start Supplied text

Simultaneously, the extending forces may be reduced or ceased to
aid in probe retraction.
[0060] In another embodiment, the probe can be a telescoping probe
including a second inner piston to further extend the probe
assembly. In other embodiments, formation tester tool 10 can
further include fins or hydraulic stabilizers or a heave
compensator located proximate formation probe assembly 50 so as to
anchor the tool and dampen motion of the tool in the bore hole.
[0061] Referring again to FIG. 4, it can be seen that probe collar
12 also houses draw down assembly 70. Referring now to FIG. 9, draw
down piston assembly 70 generally includes an annular seal 502, a
piston 506, a plunger 510 and an endcap 508. Piston 506 is
slidingly received in cylinder 504 and plunger 510, which is
integral with and extends from piston 506, is slidingly received in
cylinder 514. In FIG. 9, piston 506 is biased to its uppermost or
shouldered position at shoulder 516. For example, a bias spring
(not shown) biases piston 506 to the shouldered position, and can
disposed in cylinder 504 between piston 506 and endcap 508.

end Supplied text

* Aim of the task: Please copy the stretch of the formation tester text from "Simultaneously, the extending" through "the bore hole." word for word.

start Data provided

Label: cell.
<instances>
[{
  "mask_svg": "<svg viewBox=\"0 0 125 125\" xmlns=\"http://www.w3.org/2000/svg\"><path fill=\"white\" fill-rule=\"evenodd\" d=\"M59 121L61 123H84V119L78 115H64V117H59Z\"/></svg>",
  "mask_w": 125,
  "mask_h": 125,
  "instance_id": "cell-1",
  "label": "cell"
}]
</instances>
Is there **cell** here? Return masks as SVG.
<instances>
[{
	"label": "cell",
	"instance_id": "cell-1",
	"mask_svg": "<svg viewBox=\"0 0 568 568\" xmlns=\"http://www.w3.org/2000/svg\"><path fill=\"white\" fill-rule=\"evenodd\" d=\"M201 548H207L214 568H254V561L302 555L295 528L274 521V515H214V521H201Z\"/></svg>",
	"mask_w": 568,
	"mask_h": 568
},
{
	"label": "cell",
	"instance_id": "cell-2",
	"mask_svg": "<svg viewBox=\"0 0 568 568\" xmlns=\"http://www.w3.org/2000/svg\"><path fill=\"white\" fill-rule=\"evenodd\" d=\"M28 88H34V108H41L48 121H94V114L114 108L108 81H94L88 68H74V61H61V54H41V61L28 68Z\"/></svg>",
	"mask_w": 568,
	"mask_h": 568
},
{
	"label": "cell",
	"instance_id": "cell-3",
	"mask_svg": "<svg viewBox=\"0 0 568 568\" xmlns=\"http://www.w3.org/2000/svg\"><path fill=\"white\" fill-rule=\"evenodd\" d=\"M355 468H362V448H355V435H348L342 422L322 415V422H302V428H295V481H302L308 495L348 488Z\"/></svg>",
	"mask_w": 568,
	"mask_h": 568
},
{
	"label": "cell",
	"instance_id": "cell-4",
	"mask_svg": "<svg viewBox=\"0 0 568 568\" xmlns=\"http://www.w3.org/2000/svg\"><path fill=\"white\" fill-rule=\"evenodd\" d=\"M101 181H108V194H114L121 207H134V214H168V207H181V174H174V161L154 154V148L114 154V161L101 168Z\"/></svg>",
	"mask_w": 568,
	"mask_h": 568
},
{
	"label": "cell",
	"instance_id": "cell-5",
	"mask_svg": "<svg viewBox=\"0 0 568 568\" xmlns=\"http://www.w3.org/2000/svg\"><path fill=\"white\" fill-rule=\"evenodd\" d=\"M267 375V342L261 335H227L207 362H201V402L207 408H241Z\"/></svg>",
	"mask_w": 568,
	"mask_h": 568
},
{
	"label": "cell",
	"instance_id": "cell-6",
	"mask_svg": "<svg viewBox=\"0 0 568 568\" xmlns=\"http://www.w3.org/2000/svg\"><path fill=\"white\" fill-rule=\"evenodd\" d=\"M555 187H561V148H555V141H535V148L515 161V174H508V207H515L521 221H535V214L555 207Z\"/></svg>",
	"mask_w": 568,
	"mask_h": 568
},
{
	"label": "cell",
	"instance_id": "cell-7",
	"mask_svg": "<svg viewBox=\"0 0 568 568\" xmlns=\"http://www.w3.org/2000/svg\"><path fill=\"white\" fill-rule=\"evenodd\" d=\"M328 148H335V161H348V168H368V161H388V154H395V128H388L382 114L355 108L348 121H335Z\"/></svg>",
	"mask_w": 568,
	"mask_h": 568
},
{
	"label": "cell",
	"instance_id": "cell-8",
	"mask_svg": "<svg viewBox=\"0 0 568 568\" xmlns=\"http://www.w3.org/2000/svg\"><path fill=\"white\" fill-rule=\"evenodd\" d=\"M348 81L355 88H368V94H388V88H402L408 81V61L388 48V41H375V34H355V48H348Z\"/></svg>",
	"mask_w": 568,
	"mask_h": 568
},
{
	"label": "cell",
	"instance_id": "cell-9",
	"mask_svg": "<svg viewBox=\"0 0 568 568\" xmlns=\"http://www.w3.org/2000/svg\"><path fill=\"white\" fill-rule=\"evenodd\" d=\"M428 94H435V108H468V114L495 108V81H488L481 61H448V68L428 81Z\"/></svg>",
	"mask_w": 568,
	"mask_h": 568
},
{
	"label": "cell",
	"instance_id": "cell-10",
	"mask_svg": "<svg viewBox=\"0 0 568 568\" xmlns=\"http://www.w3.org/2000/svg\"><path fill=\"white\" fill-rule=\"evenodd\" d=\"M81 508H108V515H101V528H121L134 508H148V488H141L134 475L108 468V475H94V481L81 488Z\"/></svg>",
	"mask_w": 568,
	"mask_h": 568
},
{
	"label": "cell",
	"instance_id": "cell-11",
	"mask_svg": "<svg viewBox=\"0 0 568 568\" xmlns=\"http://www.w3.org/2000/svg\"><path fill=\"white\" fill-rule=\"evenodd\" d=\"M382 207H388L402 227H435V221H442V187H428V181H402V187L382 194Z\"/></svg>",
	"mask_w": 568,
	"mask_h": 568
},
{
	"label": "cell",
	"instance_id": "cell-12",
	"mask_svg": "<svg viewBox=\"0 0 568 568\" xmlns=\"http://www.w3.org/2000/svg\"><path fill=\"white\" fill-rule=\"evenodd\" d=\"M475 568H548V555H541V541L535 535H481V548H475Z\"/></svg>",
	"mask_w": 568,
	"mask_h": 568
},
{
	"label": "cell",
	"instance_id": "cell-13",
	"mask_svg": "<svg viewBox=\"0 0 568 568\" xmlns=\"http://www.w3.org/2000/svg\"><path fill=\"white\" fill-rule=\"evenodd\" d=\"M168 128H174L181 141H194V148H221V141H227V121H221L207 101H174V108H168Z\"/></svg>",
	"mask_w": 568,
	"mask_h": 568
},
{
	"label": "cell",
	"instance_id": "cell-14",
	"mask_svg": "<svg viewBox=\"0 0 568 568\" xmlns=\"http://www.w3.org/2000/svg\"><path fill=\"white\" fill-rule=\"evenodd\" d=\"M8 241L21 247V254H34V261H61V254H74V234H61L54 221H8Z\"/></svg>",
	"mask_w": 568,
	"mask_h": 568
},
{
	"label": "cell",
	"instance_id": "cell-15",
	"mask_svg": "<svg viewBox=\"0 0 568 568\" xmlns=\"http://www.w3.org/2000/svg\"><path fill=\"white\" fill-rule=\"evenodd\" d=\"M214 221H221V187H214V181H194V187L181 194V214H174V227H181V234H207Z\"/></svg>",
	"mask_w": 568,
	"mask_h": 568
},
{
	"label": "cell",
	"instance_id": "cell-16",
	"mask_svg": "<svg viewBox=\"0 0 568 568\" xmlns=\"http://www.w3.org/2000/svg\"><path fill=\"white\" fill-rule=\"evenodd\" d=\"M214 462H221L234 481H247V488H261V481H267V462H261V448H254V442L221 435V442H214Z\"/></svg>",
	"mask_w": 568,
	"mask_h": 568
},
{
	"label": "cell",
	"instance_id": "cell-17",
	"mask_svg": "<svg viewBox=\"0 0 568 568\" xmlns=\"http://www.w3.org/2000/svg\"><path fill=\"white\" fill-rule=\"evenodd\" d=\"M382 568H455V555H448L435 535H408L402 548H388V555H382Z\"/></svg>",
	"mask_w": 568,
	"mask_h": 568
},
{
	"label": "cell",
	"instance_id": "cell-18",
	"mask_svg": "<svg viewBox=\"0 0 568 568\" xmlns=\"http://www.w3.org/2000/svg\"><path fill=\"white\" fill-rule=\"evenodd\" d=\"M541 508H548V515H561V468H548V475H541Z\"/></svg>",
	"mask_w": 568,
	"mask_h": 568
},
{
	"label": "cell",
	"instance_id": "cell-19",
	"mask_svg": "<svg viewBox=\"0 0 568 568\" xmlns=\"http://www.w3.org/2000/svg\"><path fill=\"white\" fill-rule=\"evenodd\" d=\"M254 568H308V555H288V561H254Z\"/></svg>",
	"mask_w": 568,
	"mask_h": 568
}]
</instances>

end Data provided

* Written reply:
Simultaneously, the extending forces may be reduced or ceased to
aid in probe retraction.
[0060] In another embodiment, the probe can be a telescoping probe
including a second inner piston to further extend the probe
assembly. In other embodiments, formation tester tool 10 can
further include fins or hydraulic stabilizers or a heave
compensator located proximate formation probe assembly 50 so as to
anchor the tool and dampen motion of the tool in the bore hole.